Data from aviation monitoring agencies show that compared with commercial flying, helicopter rides are certainly more risky. In the US, for instance, government data reveal a fatal accident rate of 0.72 per 100,000 flight hours for helicopters in 2018. That contrasts sharply with the near zero rate of fatalities in commercial flying.

But while these numbers certainly look grim, they conceal the fact that helicopters are mostly used in difficult terrains where planes can’t go. In addition, often they are used in critical situations to evacuate people or carry patients at short notice. Not surprisingly, researchers at Embry-Riddle Aeronautical University used data over the 35-year period between 1983 and 2018 to show that helicopter air ambulances have twice the fatal accident rate compared with all other forms of aviation per 100,000 flight hours. The fatalities multiply since many often have to fly by night or even in weather conditions not conducive to safe flying. In fact, the Civil Aviation ministry’s document for its new helicopter policy states: “In view of the high incidence of helicopter accidents during flight into bad weather, DGCA permits unplanned landings necessitated due to bad weather conditions in the interest of safety.”
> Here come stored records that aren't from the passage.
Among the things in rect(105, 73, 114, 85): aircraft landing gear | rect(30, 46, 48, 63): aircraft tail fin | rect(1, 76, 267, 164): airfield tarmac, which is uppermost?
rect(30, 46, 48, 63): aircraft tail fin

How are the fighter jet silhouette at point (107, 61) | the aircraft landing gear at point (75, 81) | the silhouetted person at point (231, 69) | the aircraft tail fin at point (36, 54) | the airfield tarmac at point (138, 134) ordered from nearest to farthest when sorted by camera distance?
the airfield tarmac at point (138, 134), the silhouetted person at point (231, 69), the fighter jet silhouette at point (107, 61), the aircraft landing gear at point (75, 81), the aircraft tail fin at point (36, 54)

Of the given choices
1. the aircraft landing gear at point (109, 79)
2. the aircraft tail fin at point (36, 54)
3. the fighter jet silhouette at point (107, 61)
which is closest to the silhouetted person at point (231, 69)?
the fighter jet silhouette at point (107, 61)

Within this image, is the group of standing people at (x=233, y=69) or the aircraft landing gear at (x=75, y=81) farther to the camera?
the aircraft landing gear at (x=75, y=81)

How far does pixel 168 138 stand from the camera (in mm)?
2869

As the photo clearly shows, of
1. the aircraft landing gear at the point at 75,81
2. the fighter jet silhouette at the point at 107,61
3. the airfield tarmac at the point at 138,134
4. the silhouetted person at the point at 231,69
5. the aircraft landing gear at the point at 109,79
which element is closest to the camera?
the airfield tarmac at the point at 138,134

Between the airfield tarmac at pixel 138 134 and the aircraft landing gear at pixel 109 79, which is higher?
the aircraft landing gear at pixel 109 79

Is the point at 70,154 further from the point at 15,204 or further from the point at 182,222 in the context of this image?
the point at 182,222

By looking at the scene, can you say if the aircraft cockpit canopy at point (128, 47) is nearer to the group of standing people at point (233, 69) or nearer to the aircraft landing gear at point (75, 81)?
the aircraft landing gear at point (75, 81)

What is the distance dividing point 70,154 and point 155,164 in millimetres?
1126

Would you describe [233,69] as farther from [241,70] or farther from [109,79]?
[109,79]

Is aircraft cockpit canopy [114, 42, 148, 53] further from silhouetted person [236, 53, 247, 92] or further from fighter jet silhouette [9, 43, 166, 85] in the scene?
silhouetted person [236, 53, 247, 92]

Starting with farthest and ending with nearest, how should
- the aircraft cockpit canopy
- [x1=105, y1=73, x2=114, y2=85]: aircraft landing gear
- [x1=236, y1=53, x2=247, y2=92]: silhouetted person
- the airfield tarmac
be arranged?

In addition, aircraft fly in controlled environments and follow rigid flight paths with air controllers unlikely to give the go-ahead for a plane to take off if they think there is any likely danger. Helicopters on the other hand are often used by important dignitaries whose orders may override safety factors. In the Kobe Byrant accident, newspapers reported how the pilot was travelling through heavy clouds and fog with conditions so bad that the local police had grounded its own choppers that day. In India, too, data from 2006 to 2019 show that loss of visual reference caused the most fatal accidents.

According to law firms, pilot error along with improper or inadequate maintenance are among the most frequently-cited causes in helicopter accident findings. By their very build, helicopters fly at much lower elevations as compared to aircraft which makes them far more vulnerable in poor visibility to hit structures such as buildings, trees and even overhead wires.